# Analyzing the ATP Data

## 1. Project Description
### 1.1. Overview
The _Association of Tennis Professionals_, or _ATP_ is the global governing body of men’s professional tennis. It corresponds to FIFA in football. It is the federation that holds all the prestigious tennis tournaments in the world and showcases the world’s greatest players. More on [this link](https://www.atptour.com/en/corporate/about).

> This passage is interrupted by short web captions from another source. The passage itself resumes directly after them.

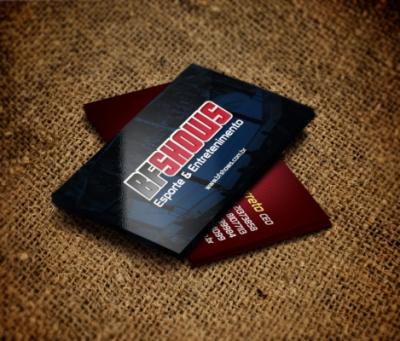 Advertising and Designer - BF Shows - Cartões de visita (Arnold Classic Brasil 2013)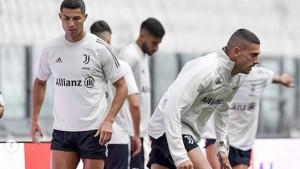 Juventus se oglasio na Instagramu, a potez Miralema Pjanića nije promakao navijačima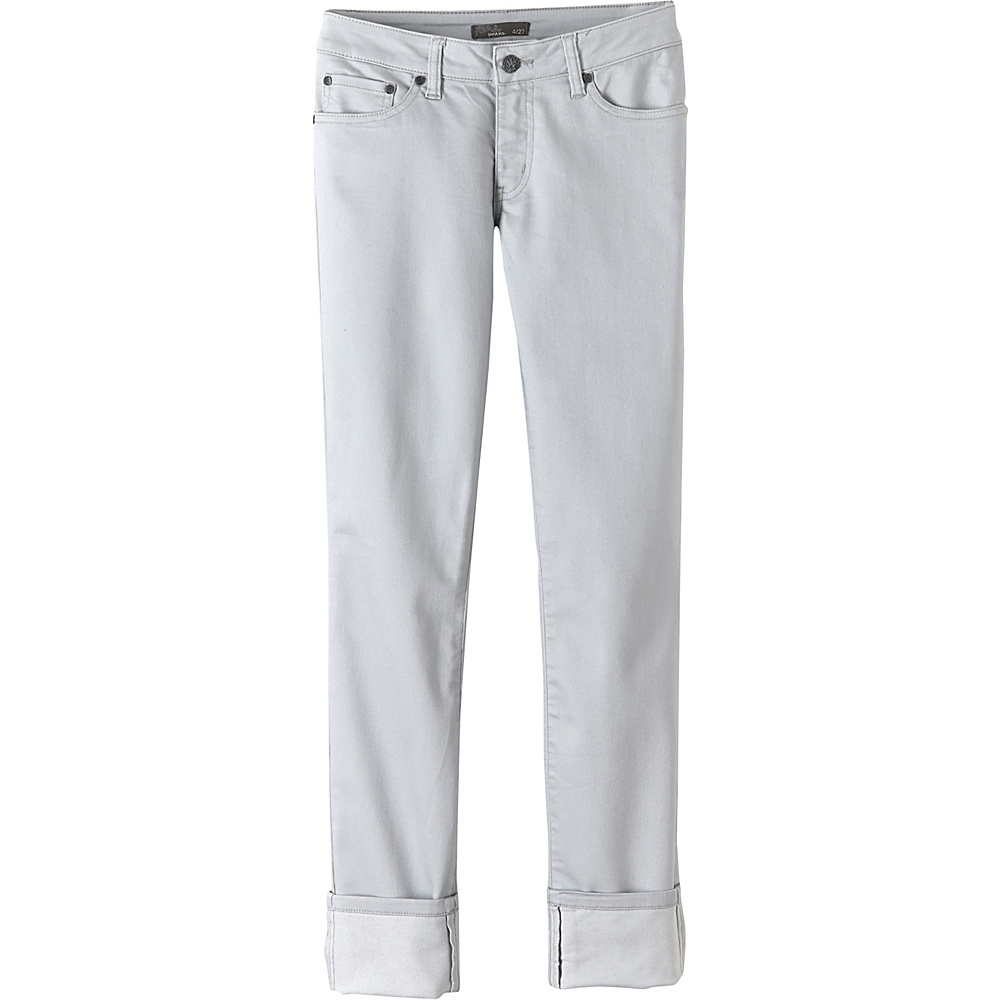 PrAna Kara Jeans 14 - Silver - PrAna Womens Apparel - Apparel & Footwear, Women's Apparel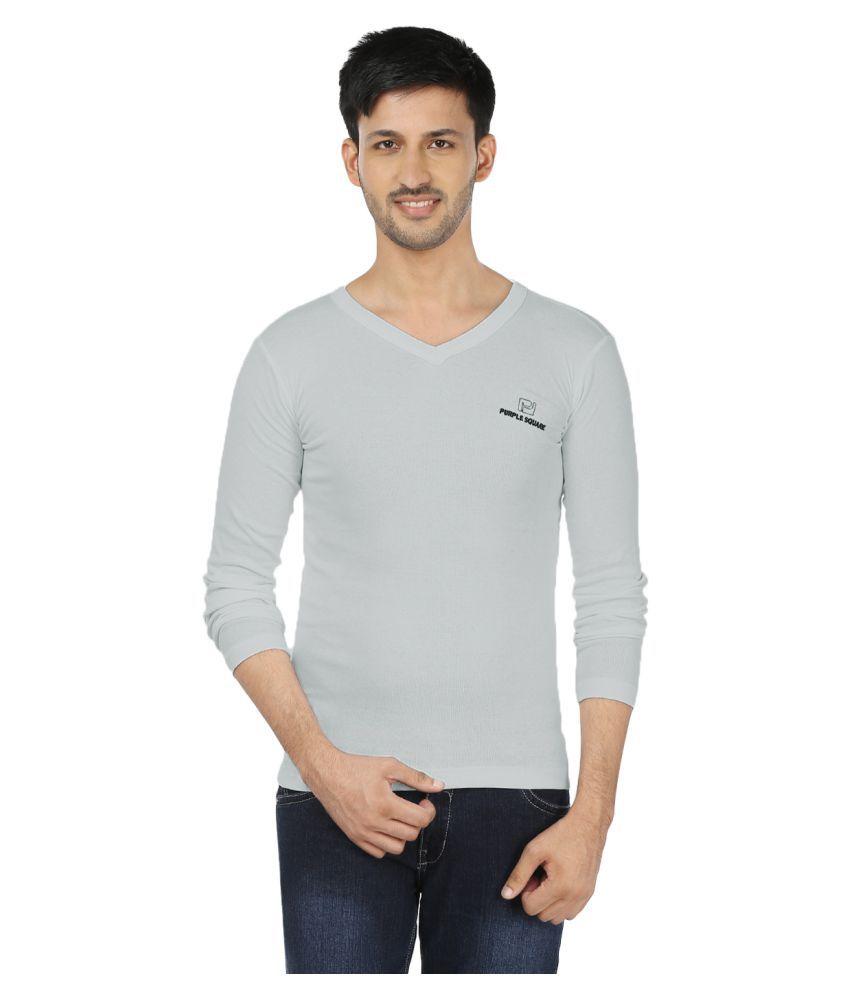 Black Unicorn Grey V-Neck T-Shirt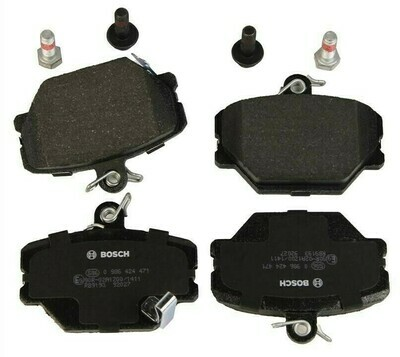 Передние тормозные колодки Smart Fortwo 450 (BOSCH)
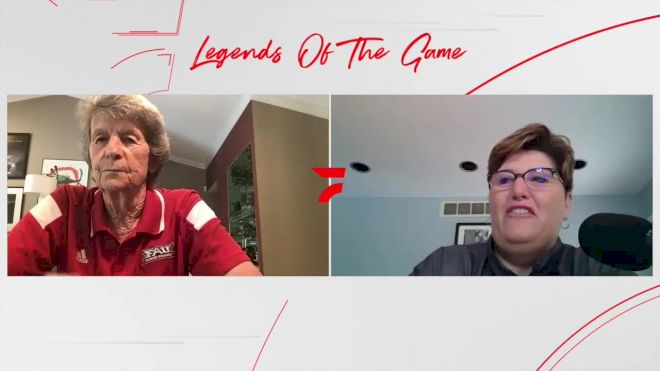 Joan Joyce   Legends Of The Game (Ep. 2)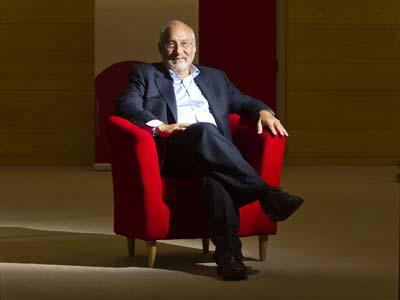 Joseph Stiglitz, ayer en la Fundación Ideas.-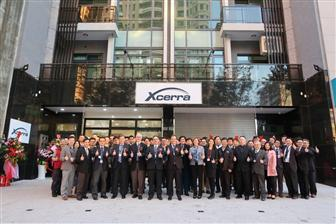 Xcerra development center officially opens to support Taiwan customers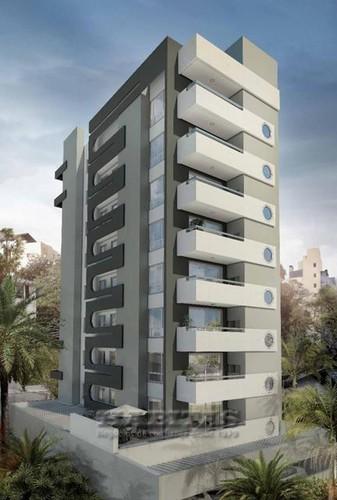 Apartamentos 1 por andar Madureira Caxias do Sul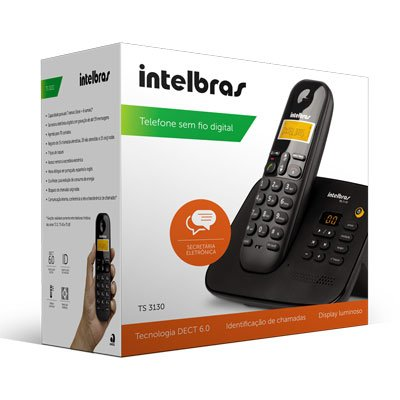 Telefone s/ fio Dect 6.0 c/ identificador de chamadas e secretária preto TS3130 Intelbras CX 1 UN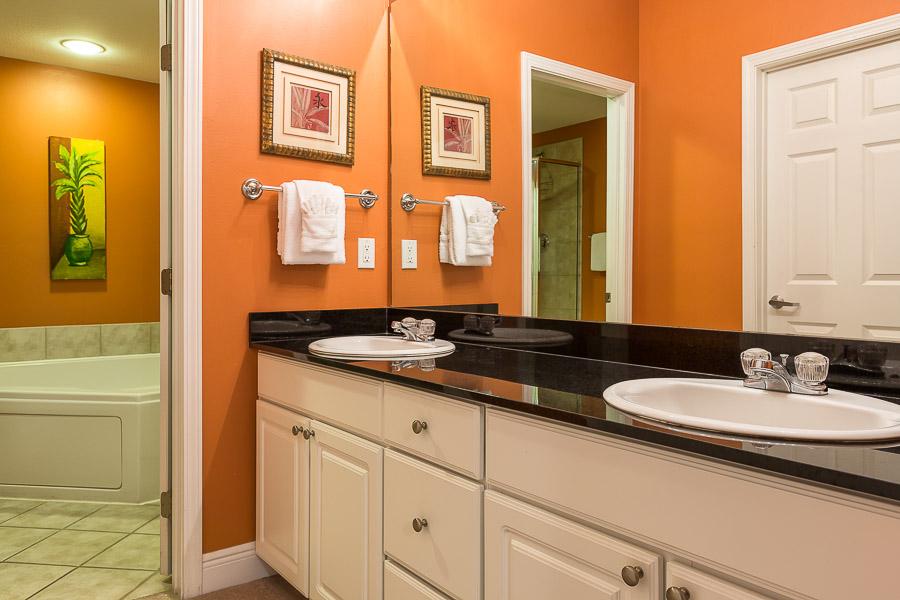 San Carlos #1108 Condo rental in San Carlos - Gulf Shores in Gulf Shores Alabama - #8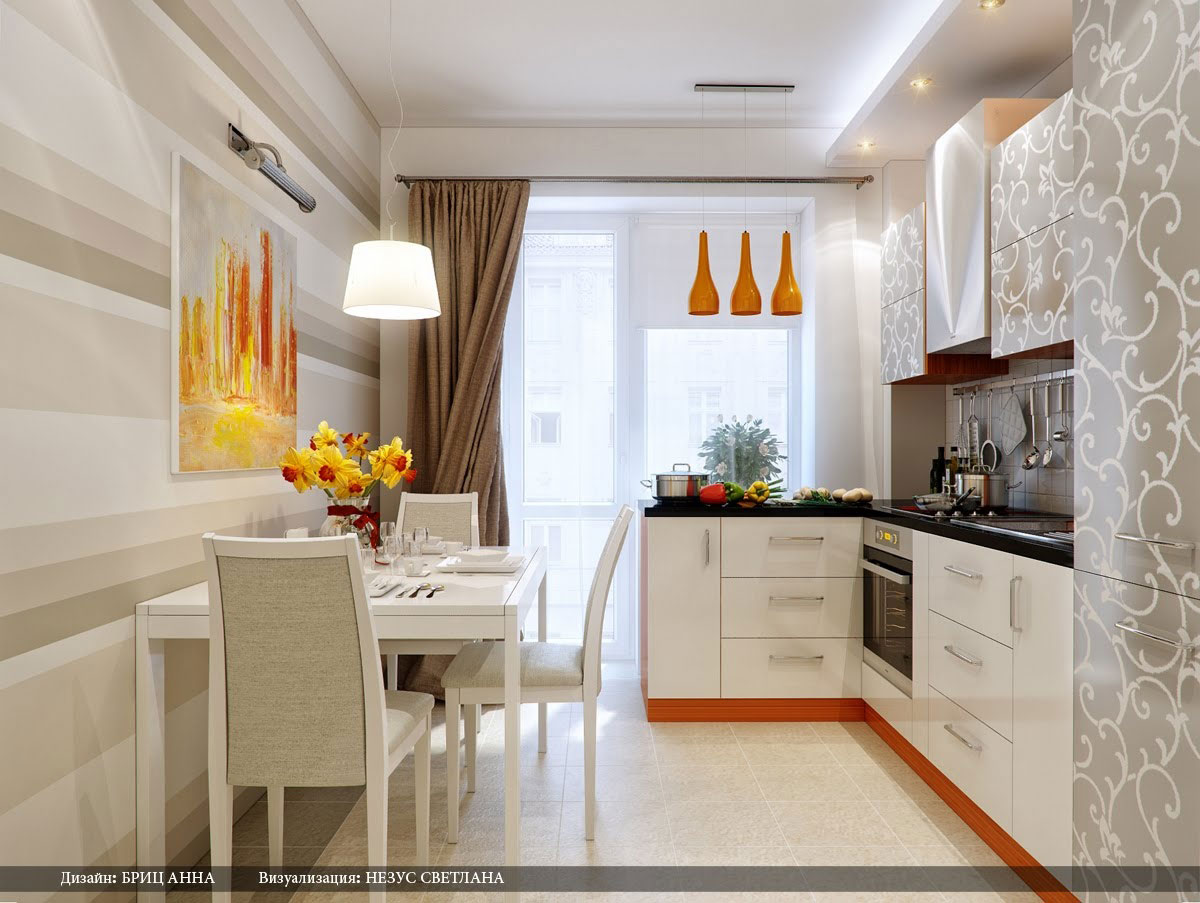 Красивые фото для интерьера кухни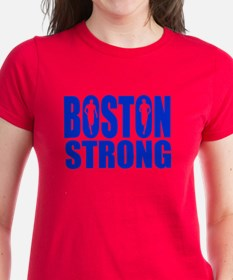 Boston Strong Blue Tee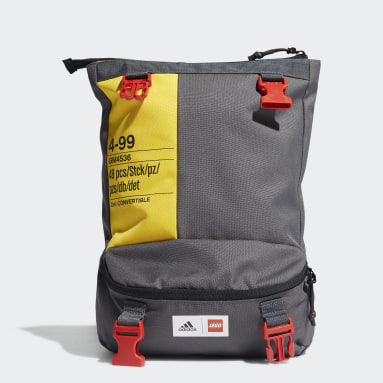 adidas x Classic LEGO® Two-in-One Convertible Bag Grå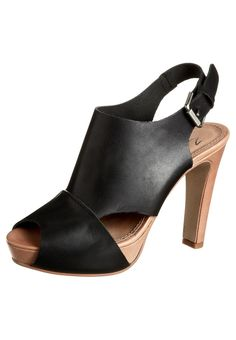 Zign - Korolliset sandaalit - musta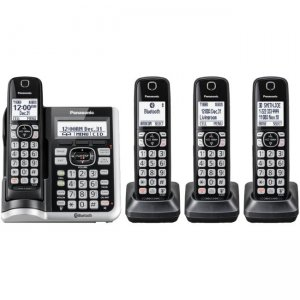 Panasonic Link2Cell Bluetooth Cordless Phone with Answering Machine - 4 Handsets KX-TGF574S KX-TGF57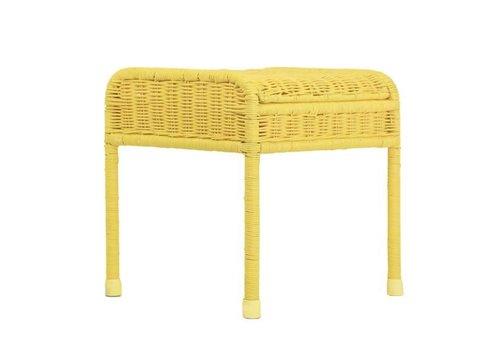 Olli Ella Olli Ella storie stool yellow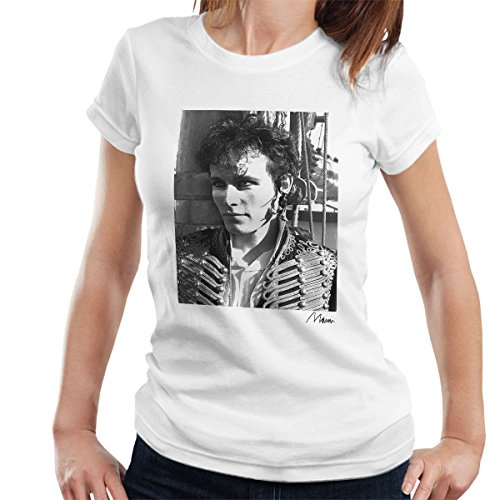 Shirt Charming Prince (Richard Mann Official Photography - Adam Ant Prince Charming Close Up Women's T-Shirt)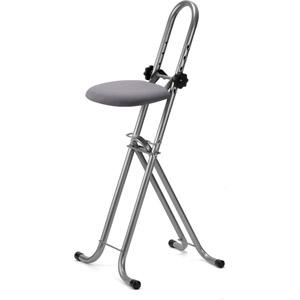 photo Chaise de repassage ajustable RT501A
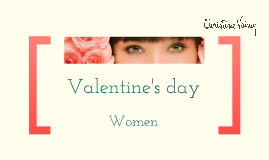 Christine Valmy Valentine's day for women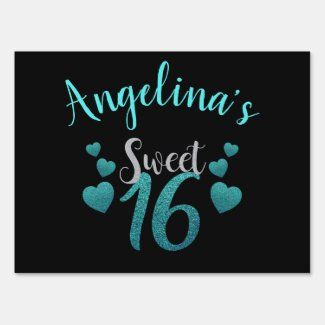 Teal Glitter Personalized Sweet 16 Birthday Party Sign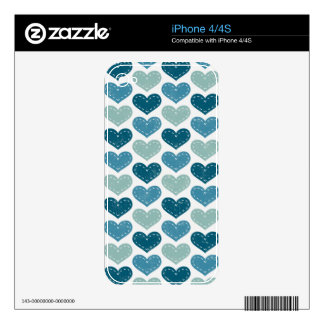 Affable Refreshing Accepted Graceful iPhone 4S Skin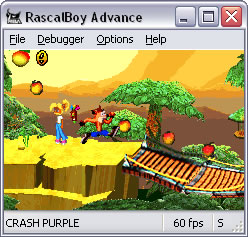 RascalBoy Advance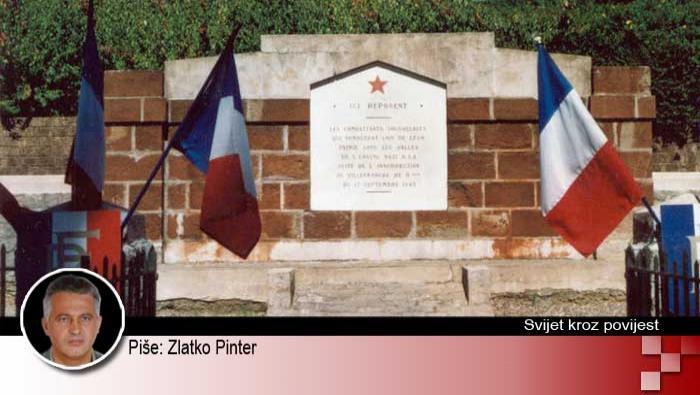 Tragom komunističkih krivotvorina: pobuna u Villefranche de Rouergu | Domoljubni portal CM | Svijet kroz povijest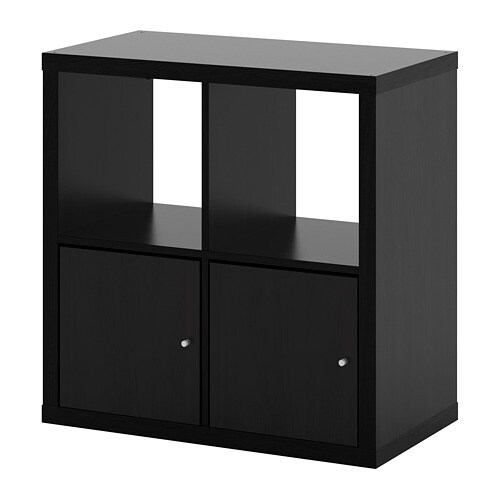 kallax policov d l s dv ky ernohn d ikea. Black Bedroom Furniture Sets. Home Design Ideas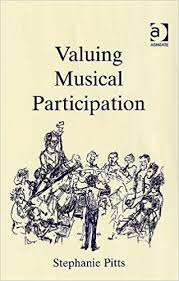 publication 'valuing musical particpation' cover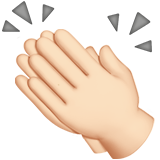 Clapping Hands: Light Skin Tone on Apple iOS 13.2
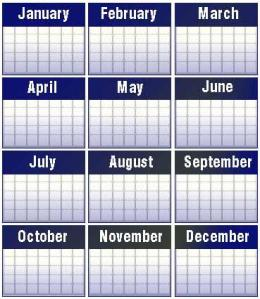 Months of The Year (GiveMeSomeEnglish!!!)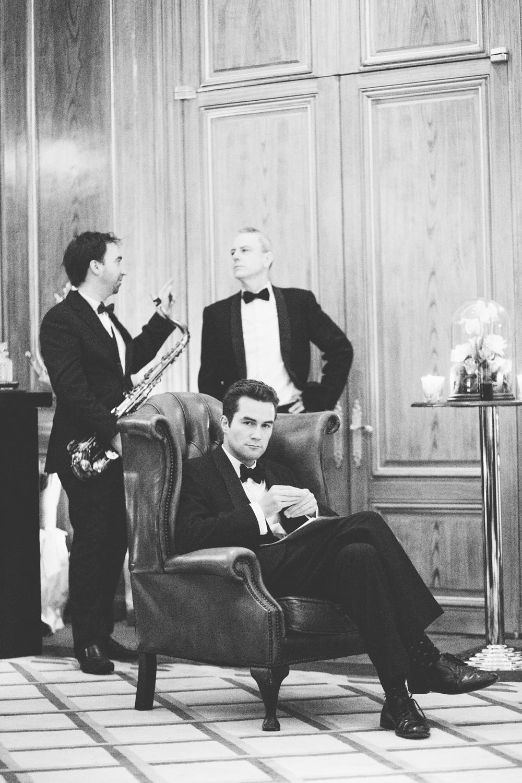 36 | Lamare London | Luxury Wedding | Claridges.jpg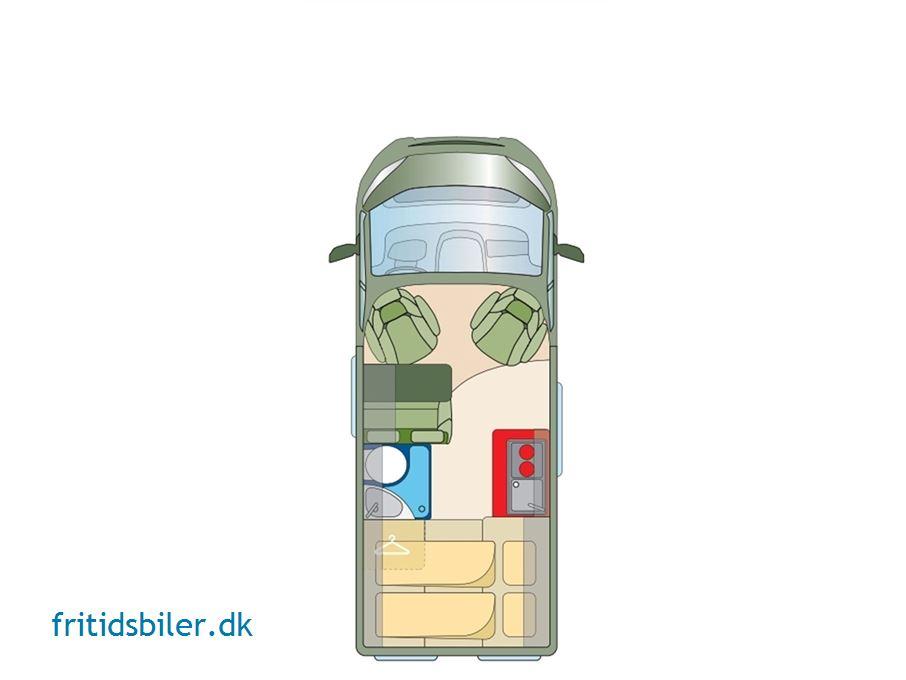 RoadCar R 540 2,2. 120 Hk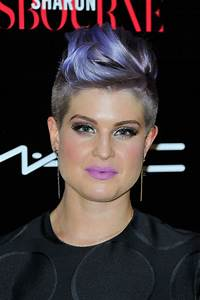 KELLY OSBOURNE at Mac Collection Photocall in London ...
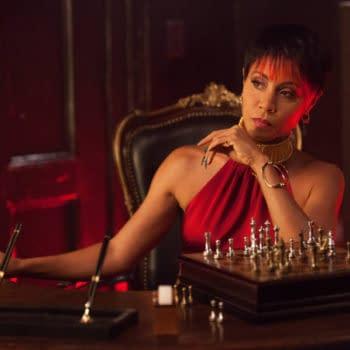 No Fish Mooney In Gotham Season 2 – Jada Pinkett Smith Doesn't Think So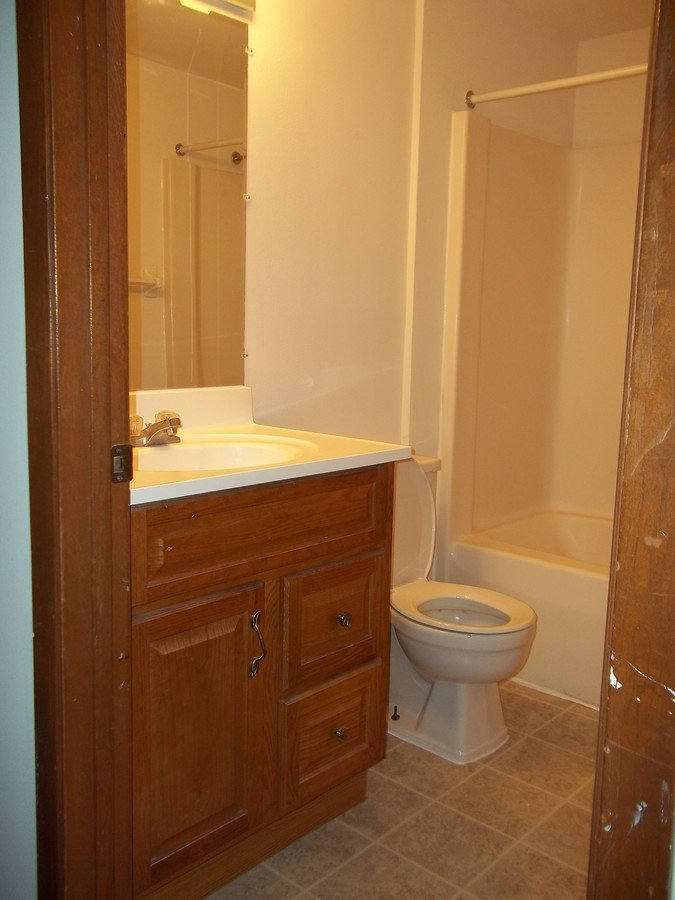 1 Bedroom 1 Bathroom Apartment for rent at 3714 - 3832 Orin Road in Madison, WI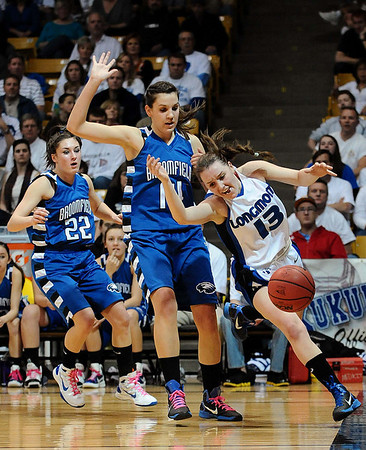 20110311_BKOL_BROOMFIELD_NEHF_KATUNA_1.JPG Longmont's Jamie Katuna loses the ball out of bounds while driving the baseline around Broomfield's Katie Nehf in the Class 4A Championship game at Coors Events Center in Boulder on Friday, March 11, 2011. (Joshua Buck/Times-Call)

In this project, we will be exploring a dataset containing information about ATP players and matches in order to highlight some facts and extract some useful insights from this data.
### 1.2. Dataset Description
The dataset used in this project (from data.world) consists of two `csv` files; `atp_players.csv` and `atp_matches.csv`. The former contains information about the ATP players while the latter contains information about the ATP matches from Jan. 3, 2000 till Aug. 15, 2021.

## 2. Data Wrangling
Before we begin, we need to import the necessary tools and libraries that we will use throughout the project.

In [128]:
import numpy as np
import scipy as sp
import matplotlib.pyplot as plt
import seaborn as sns; sns.set()
import pandas as pd
import re
import numbers

### 2.1. Data Loading
We will begin by loading the data into the dataset.

In [129]:
players = pd.read_csv('atp_players.csv')
players.head(3)

Unnamed: 0,player_id,first_name,first_initial,last_name,full_name,player_url,flag_code,residence,birthplace,birthdate,...,birth_month,birth_day,turned_pro,weight_lbs,weight_kg,height_ft,height_inches,height_cm,handedness,backhand
0,a002,Ricardo,R,Acuna,Acuna R,http://www.atpworldtour.com/en/players/ricardo...,CHI,"Jupiter, FL, USA","Santiago, Chile",19580113,...,1.0,13.0,0.0,150.0,68.0,"5'9""",69.0,175.0,,
1,a001,Sadiq,S,Abdullahi,Abdullahi S,http://www.atpworldtour.com/en/players/sadiq-a...,NGR,,,19600202,...,2.0,2.0,0.0,0.0,0.0,"0'0""",0.0,0.0,,
2,a005,Nelson,N,Aerts,Aerts N,http://www.atpworldtour.com/en/players/nelson-...,BRA,,"Cachoeira Do Sul, Brazil",19630425,...,4.0,25.0,0.0,165.0,75.0,"6'2""",74.0,188.0,,


In [130]:
matches = pd.read_csv('atp_matches.csv')
matches.head(3)

  exec(code_obj, self.user_global_ns, self.user_ns)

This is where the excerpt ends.